# 2D - Random Forest Classifier, Support Vector Classifier, AdaBoost Classifier.

#### Prop 64 - Allows marijuana growth near schools and parks. 

The second point in the problem statement is concerned with the exposure of marijuana to minors, schoolchildren, and teenagers with the passing of Prop 64.
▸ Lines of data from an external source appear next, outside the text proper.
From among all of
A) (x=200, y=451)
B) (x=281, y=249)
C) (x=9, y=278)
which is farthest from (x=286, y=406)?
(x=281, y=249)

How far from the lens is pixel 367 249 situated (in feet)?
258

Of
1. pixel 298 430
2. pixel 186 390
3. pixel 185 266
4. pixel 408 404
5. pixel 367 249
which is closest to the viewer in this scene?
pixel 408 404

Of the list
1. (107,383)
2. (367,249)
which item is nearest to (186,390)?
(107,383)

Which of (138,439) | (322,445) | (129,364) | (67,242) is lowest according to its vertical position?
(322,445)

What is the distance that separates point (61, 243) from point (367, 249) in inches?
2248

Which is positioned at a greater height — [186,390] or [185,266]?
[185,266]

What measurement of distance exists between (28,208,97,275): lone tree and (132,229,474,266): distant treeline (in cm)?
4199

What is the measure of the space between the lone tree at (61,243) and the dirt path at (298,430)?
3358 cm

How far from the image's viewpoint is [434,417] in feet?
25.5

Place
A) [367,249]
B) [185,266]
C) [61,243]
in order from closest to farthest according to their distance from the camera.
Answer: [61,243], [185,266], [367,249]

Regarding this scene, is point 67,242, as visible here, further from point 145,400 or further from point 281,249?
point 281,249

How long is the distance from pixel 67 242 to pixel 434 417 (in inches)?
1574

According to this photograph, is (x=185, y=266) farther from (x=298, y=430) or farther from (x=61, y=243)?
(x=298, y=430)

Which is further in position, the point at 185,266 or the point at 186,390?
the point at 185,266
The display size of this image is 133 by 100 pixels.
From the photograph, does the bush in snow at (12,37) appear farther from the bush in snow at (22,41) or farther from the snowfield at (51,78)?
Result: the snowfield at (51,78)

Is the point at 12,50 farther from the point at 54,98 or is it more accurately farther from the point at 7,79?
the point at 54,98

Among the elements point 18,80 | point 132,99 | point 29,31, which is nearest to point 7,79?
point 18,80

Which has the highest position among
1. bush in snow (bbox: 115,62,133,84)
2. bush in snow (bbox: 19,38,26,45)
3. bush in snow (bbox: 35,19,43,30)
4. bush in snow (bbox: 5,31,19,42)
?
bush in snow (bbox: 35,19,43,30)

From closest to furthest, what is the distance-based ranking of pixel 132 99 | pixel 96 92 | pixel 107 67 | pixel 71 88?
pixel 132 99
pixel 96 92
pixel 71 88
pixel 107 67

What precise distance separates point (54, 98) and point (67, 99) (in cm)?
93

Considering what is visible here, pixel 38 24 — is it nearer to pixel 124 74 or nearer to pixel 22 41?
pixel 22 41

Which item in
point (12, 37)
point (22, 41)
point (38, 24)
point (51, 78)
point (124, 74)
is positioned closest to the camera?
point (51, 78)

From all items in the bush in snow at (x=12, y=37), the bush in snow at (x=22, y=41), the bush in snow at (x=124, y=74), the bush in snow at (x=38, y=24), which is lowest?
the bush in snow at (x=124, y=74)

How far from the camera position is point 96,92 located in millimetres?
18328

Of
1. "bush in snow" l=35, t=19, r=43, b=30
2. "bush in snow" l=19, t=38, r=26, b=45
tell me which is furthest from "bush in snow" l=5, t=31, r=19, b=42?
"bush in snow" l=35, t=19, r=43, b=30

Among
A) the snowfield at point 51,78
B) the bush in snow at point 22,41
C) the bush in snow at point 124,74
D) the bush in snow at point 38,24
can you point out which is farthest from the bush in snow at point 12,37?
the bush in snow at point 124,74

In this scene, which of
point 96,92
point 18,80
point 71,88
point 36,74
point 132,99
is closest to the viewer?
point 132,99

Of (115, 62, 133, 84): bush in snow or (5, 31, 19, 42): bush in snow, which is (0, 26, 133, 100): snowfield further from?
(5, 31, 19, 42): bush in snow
I am going to use the 4156 marijuana related arrests from 2015 to 2019 and use a random forest classifier, support vector classifier, and adaboost classifier to identify the accuracy of classifying whether each marijuana arrest is related to selling marijuana (target 1) or not selling marijuana (target 0). 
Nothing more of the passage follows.